## 练习题
把下面所有记录一行一行原样写出来，图片不要放进答案里。
= = = =
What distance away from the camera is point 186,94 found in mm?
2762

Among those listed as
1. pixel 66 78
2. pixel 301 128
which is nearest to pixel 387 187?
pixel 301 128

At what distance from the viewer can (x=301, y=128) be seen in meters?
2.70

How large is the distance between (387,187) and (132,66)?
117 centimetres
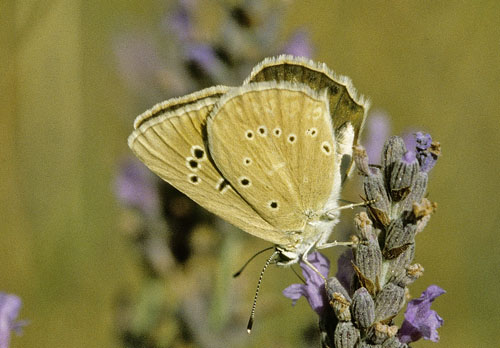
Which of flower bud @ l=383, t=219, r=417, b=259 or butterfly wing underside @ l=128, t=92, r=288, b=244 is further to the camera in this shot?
butterfly wing underside @ l=128, t=92, r=288, b=244

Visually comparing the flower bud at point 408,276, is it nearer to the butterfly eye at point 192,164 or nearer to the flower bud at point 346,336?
the flower bud at point 346,336

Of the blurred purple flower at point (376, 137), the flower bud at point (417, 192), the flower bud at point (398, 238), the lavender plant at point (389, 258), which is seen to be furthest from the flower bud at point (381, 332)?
the blurred purple flower at point (376, 137)

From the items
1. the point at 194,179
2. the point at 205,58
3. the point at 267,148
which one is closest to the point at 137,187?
the point at 205,58

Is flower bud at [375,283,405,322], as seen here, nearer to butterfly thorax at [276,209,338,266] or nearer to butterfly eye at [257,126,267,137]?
butterfly thorax at [276,209,338,266]

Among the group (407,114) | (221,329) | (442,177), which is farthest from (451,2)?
(221,329)

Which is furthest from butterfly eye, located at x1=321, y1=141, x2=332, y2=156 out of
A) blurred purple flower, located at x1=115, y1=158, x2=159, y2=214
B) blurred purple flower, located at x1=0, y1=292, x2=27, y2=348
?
blurred purple flower, located at x1=115, y1=158, x2=159, y2=214
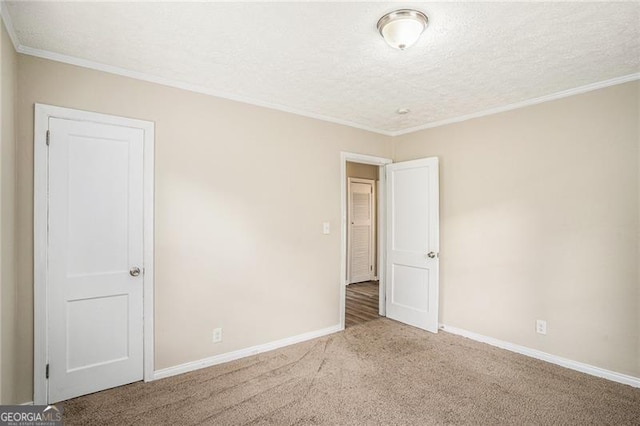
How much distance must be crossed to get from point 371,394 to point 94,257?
2305 mm

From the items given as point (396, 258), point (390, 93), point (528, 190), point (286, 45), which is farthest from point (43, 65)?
point (528, 190)

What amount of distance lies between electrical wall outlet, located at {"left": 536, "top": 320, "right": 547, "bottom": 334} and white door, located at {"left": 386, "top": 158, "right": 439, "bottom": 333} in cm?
97

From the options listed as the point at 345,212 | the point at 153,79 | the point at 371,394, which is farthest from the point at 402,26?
the point at 371,394

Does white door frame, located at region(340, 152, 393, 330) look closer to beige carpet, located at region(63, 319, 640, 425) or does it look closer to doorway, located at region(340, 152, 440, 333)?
doorway, located at region(340, 152, 440, 333)

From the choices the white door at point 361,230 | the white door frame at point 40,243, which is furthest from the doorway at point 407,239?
the white door frame at point 40,243

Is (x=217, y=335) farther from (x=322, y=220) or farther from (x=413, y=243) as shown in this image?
(x=413, y=243)

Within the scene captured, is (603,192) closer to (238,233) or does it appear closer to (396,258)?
(396,258)

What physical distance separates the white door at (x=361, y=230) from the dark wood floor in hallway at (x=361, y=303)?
0.85ft

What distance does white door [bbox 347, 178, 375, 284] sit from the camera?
6.46 m

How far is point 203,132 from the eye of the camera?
299 centimetres

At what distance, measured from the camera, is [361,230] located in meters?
6.65

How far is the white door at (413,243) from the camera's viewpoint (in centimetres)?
387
= = = =
## 参考答案
What distance away from the camera is point 186,94 found in mm?
2762

Among those listed as
1. pixel 66 78
2. pixel 301 128
which is nearest to pixel 387 187?
pixel 301 128

At what distance from the viewer can (x=301, y=128) be seen in meters?
2.70

How large is the distance between (387,187) and (132,66)?
117 centimetres
Which of flower bud @ l=383, t=219, r=417, b=259 or butterfly wing underside @ l=128, t=92, r=288, b=244 is further to the camera in this shot?
butterfly wing underside @ l=128, t=92, r=288, b=244

Visually comparing the flower bud at point 408,276, is it nearer to the butterfly eye at point 192,164 or nearer to the flower bud at point 346,336?
the flower bud at point 346,336

Of the blurred purple flower at point (376, 137), the flower bud at point (417, 192), the flower bud at point (398, 238), the lavender plant at point (389, 258), which is seen to be furthest from the flower bud at point (381, 332)?
the blurred purple flower at point (376, 137)

From the items
1. the point at 194,179
2. the point at 205,58
3. the point at 267,148
which one is closest to the point at 137,187?
the point at 205,58

Is flower bud at [375,283,405,322], as seen here, nearer to butterfly thorax at [276,209,338,266] or nearer to butterfly eye at [257,126,267,137]?
butterfly thorax at [276,209,338,266]

Among the group (407,114) | (221,329) | (442,177), which is farthest from (451,2)?
(221,329)

Which is furthest from butterfly eye, located at x1=321, y1=141, x2=332, y2=156 out of
A) blurred purple flower, located at x1=115, y1=158, x2=159, y2=214
B) blurred purple flower, located at x1=0, y1=292, x2=27, y2=348
?
blurred purple flower, located at x1=115, y1=158, x2=159, y2=214
How much distance must be crossed to get from point 371,394 to point 94,257?
2305 mm

From the items given as point (396, 258), point (390, 93), point (528, 190), point (286, 45), which is farthest from point (43, 65)?
point (528, 190)

What amount of distance lies between electrical wall outlet, located at {"left": 536, "top": 320, "right": 547, "bottom": 334} and white door, located at {"left": 386, "top": 158, "right": 439, "bottom": 333} in cm?
97

From the options listed as the point at 345,212 | the point at 153,79 | the point at 371,394, which is farthest from the point at 402,26?
the point at 371,394

Does white door frame, located at region(340, 152, 393, 330) look closer to beige carpet, located at region(63, 319, 640, 425) or does it look closer to doorway, located at region(340, 152, 440, 333)?
doorway, located at region(340, 152, 440, 333)

From the choices the white door at point 361,230 | the white door frame at point 40,243, which is furthest from the doorway at point 407,239?
the white door frame at point 40,243

Is (x=217, y=335) farther from (x=322, y=220) or farther from (x=413, y=243) as shown in this image?
(x=413, y=243)

Within the scene captured, is (603,192) closer to (238,233) or does it appear closer to (396,258)?
(396,258)

What physical distance separates the white door at (x=361, y=230) from the dark wood floor in hallway at (x=361, y=303)?
0.85ft

What distance does white door [bbox 347, 178, 375, 284] sit from the camera?
6.46 m

How far is point 203,132 from the eye of the camera?
299 centimetres

At what distance, measured from the camera, is [361,230] located in meters?
6.65

How far is the white door at (413,243) from the camera's viewpoint (in centimetres)?
387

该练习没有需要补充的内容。